J1.6 Committed Climate Vulnerability and its Implications for Adaptation Demand

Tuesday, 19 July 2011: 4:45 PM
Salon C (Asheville Renaissance)
Benjamin Lee Preston, ORNL, Oak Ridge, TN

The spatial and temporal distribution of future economic losses due to climate variability and change will largely be dictated by the geography of socioeconomic exposure to climatic extremes and natural hazards. As a consequence, the geographic heterogeneity of societal demand for adaptation can be inferred from an understanding of the spatial dynamics of that exposure. A historical index of potential socioeconomic exposure (PSE) was developed at the U.S. county level based upon population size and inflation-adjusted measures of wealth. Since 1960, U.S. PSE has increased preferentially in the U.S. Southeast (particularly coastal counties) and Southwest relative to the Great Plains and Northeast. Projections of future changes in PSE based upon demographic and economic scenarios indicate these historical trends will continue over the next several decades. Such socioeconomic inertia will commit the United States to a long-term path of increasing, but geographically heterogeneous, vulnerability to climate extremes, independent of future climate change. This will contribute to a concomitant increase in demand for reactive and/or anticipatory adaptation.

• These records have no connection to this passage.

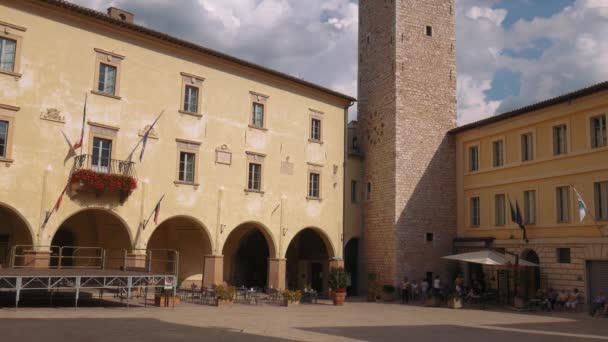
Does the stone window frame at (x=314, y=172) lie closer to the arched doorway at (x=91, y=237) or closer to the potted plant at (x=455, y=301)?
the potted plant at (x=455, y=301)

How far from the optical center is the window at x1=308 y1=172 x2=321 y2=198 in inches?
1053

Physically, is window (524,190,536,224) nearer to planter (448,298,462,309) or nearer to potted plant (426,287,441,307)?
planter (448,298,462,309)

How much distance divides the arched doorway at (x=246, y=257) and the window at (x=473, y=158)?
10613 mm

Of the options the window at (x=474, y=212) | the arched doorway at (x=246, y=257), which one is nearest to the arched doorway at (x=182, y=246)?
A: the arched doorway at (x=246, y=257)

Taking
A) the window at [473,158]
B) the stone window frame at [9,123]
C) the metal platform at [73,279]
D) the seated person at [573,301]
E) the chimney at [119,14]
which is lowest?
the seated person at [573,301]

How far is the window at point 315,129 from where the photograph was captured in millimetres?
27234

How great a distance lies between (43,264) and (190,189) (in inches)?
240

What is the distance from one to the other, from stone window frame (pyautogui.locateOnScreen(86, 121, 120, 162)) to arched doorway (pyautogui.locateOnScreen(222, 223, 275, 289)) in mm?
8609

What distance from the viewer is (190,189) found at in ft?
73.3

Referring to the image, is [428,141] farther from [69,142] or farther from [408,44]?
[69,142]

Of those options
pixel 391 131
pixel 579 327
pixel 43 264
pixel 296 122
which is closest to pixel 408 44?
pixel 391 131

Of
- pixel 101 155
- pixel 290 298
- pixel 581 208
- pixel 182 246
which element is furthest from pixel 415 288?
pixel 101 155

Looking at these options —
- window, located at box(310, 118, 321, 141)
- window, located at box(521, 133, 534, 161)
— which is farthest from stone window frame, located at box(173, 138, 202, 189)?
window, located at box(521, 133, 534, 161)

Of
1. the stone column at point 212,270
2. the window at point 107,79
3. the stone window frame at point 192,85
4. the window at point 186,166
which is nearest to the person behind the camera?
the window at point 107,79
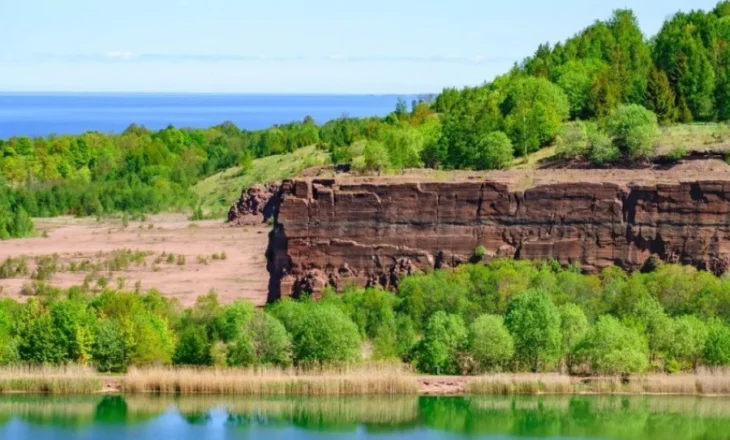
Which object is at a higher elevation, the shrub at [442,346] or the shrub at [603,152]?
the shrub at [603,152]

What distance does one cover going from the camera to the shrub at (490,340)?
4831 centimetres

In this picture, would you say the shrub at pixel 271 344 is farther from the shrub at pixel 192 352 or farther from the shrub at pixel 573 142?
the shrub at pixel 573 142

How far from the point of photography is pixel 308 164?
9825 centimetres

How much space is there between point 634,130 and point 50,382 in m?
29.0

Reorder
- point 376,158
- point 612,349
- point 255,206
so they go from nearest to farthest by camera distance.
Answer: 1. point 612,349
2. point 376,158
3. point 255,206

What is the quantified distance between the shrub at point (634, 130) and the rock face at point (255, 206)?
2741cm

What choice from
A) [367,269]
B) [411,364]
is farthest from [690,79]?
[411,364]

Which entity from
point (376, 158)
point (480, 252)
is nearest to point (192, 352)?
point (480, 252)

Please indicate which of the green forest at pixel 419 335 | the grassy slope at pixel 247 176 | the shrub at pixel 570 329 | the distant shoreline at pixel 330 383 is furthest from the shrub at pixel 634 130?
the grassy slope at pixel 247 176

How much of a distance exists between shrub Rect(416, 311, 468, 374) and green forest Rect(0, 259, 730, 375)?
4 centimetres

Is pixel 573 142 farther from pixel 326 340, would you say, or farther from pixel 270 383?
pixel 270 383

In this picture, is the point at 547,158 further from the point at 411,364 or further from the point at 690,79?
the point at 411,364

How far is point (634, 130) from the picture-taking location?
6650 cm

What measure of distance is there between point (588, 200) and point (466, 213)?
4.45m
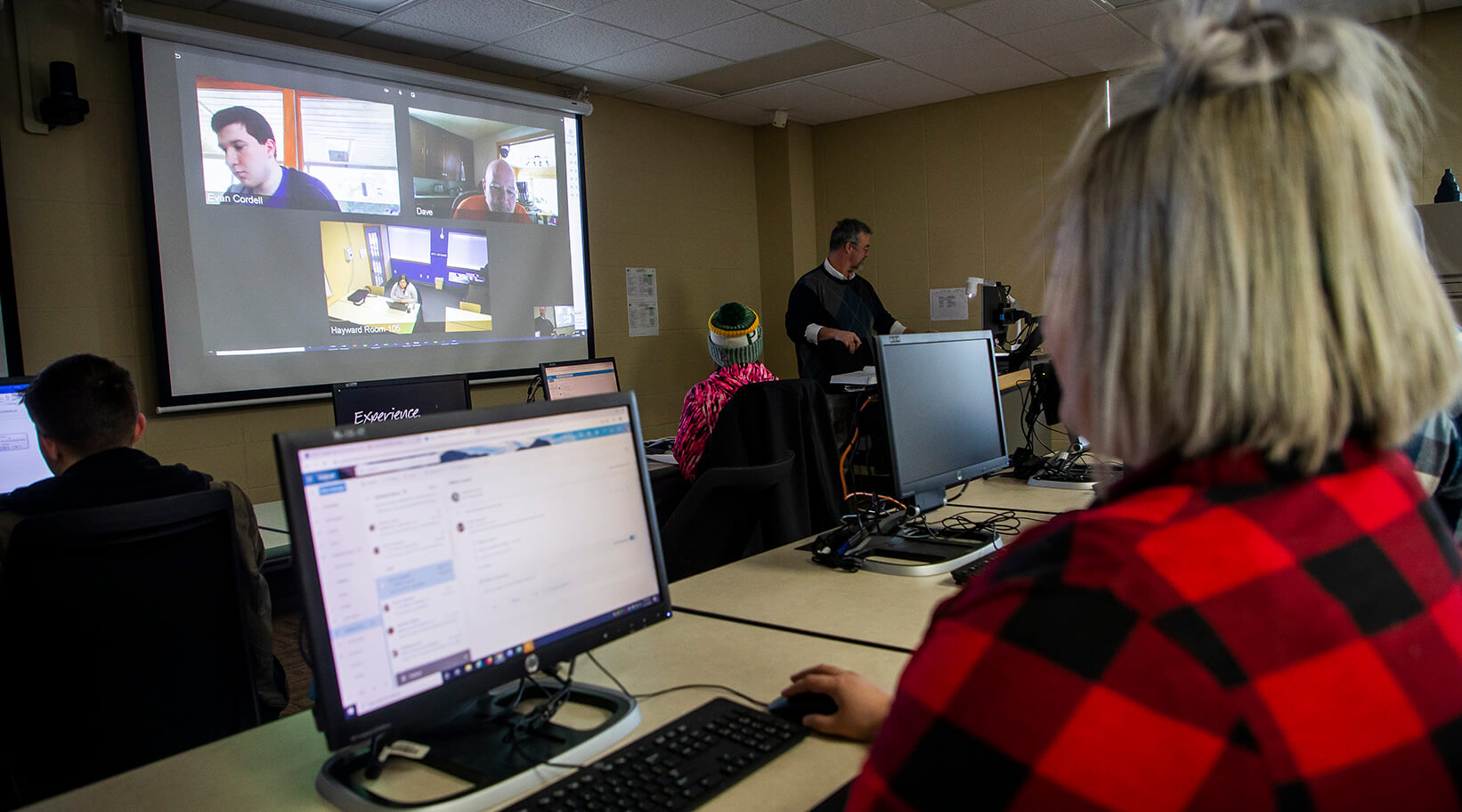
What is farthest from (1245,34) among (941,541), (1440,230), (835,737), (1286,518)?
(1440,230)

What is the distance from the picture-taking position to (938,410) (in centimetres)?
195

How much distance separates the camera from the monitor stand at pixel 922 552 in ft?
5.73

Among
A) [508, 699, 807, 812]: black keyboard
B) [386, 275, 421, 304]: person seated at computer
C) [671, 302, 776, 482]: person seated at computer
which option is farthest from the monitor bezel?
[386, 275, 421, 304]: person seated at computer

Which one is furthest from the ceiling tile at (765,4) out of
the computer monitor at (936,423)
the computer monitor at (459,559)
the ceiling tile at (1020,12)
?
the computer monitor at (459,559)

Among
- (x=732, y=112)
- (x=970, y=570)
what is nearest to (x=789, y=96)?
(x=732, y=112)

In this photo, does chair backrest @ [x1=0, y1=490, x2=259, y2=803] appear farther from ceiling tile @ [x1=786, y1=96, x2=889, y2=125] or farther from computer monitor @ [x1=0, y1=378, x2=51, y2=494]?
ceiling tile @ [x1=786, y1=96, x2=889, y2=125]

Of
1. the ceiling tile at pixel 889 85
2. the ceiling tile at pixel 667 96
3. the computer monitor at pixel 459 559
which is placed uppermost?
the ceiling tile at pixel 667 96

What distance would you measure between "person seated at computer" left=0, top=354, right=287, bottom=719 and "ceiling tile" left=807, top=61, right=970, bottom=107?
3.99 m

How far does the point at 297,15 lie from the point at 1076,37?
143 inches

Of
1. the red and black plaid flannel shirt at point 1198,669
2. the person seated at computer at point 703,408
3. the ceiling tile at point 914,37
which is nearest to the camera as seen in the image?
the red and black plaid flannel shirt at point 1198,669

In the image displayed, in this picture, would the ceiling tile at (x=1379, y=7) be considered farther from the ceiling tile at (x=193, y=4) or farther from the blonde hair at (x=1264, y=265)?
the ceiling tile at (x=193, y=4)

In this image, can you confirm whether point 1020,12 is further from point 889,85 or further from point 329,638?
point 329,638

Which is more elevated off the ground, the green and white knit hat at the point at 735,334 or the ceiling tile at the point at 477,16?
the ceiling tile at the point at 477,16

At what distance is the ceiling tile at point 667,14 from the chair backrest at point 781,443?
2197 millimetres
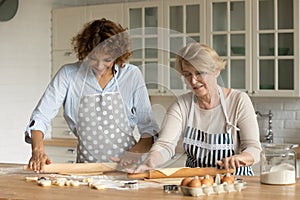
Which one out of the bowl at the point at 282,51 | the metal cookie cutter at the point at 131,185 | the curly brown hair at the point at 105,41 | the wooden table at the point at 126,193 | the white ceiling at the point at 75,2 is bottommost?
the wooden table at the point at 126,193

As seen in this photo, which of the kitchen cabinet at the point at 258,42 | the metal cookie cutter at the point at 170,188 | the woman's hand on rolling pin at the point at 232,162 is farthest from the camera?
the kitchen cabinet at the point at 258,42

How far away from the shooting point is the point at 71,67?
125 inches

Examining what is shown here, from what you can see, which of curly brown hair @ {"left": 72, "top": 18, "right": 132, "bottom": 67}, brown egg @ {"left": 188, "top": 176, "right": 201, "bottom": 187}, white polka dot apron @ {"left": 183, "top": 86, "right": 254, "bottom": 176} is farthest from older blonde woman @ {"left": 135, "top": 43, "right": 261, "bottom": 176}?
brown egg @ {"left": 188, "top": 176, "right": 201, "bottom": 187}

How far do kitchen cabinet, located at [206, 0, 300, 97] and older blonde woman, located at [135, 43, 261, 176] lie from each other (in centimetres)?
180

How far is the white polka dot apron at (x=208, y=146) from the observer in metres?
3.01

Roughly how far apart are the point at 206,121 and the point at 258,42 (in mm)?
1924

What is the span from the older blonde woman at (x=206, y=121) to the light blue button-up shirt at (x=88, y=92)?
0.16m

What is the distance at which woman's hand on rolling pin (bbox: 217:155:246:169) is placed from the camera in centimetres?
278

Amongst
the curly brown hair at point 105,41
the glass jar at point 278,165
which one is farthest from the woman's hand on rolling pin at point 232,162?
the curly brown hair at point 105,41

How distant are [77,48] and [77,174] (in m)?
0.61

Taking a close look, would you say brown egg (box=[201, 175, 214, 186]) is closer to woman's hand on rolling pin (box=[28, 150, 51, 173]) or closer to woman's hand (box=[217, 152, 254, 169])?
woman's hand (box=[217, 152, 254, 169])

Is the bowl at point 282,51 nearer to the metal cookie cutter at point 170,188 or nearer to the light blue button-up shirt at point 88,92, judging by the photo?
the light blue button-up shirt at point 88,92

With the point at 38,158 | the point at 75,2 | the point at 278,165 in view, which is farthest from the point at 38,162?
the point at 75,2

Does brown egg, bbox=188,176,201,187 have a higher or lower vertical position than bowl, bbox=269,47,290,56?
lower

The observed geographic pattern of adaptation demand has implications for understanding the consequences associated with specific climatic extremes, which are also heterogeneously distributed. This phenomenon was examined in the context of tropical cyclones. Estimates of historical direct economic losses at the U.S. county level from 1960–2008 were normalized to 2009 population and wealth using historical PSE and subsequently annualized. When those damages were scaled based upon county-specific projections of PSE, a U.S. commitment to future growth in economic losses due to tropical cyclones was apparent. Central estimates indicated increases in economic losses of 400–600% by the mid-21st century. At the upper-end, however, losses were projected to increase by approximately 1,600%, consistent with insurance industry data suggesting losses double every 10 years. The implications of this committed vulnerability for adaptation demand depend upon assumptions regarding societal risk tolerance, autonomous adaptation, and discounting of future losses. For social discount rates of less than ~5%, the net present value (NPV) of future losses grows over the 21st century, suggesting greater near-term investments in hazard mitigation can be justified on cost/benefit grounds. Above discount rates of 5%, however, the NPV of future annual losses is constrained at or below contemporary levels, reducing demand for greater adaptation investments, and reinforcing the vulnerability commitment. Hence, the confident demonstration of the potential for future increases in the frequency, intensity, or duration of climate extremes may be necessary if institutions that employ relatively high discount rates in decision-making are to justify increased investments in anticipatory adaptation.

Given the apparent inertia of the U.S. socioeconomic landscape, reducing the rate of growth in future vulnerability will be dependent upon overcoming such barriers to action in pursuit of transformative adaptation policies and measures that systematically divert future development away from at-risk areas and/or substantially reduce the vulnerability of the built environment in situ. To the extent that the future growth in PSE is anticipated by institutions, there are likely to be significant opportunities for slowing the rate of growth of vulnerability by incorporating consideration for climate change into future development. Furthermore, while slow rates of PSE growth may be beneficial in one context, they may also reflect low adaptive capacity for coping with climate risk as a result of factors such as depopulation and/or lack of economic opportunity.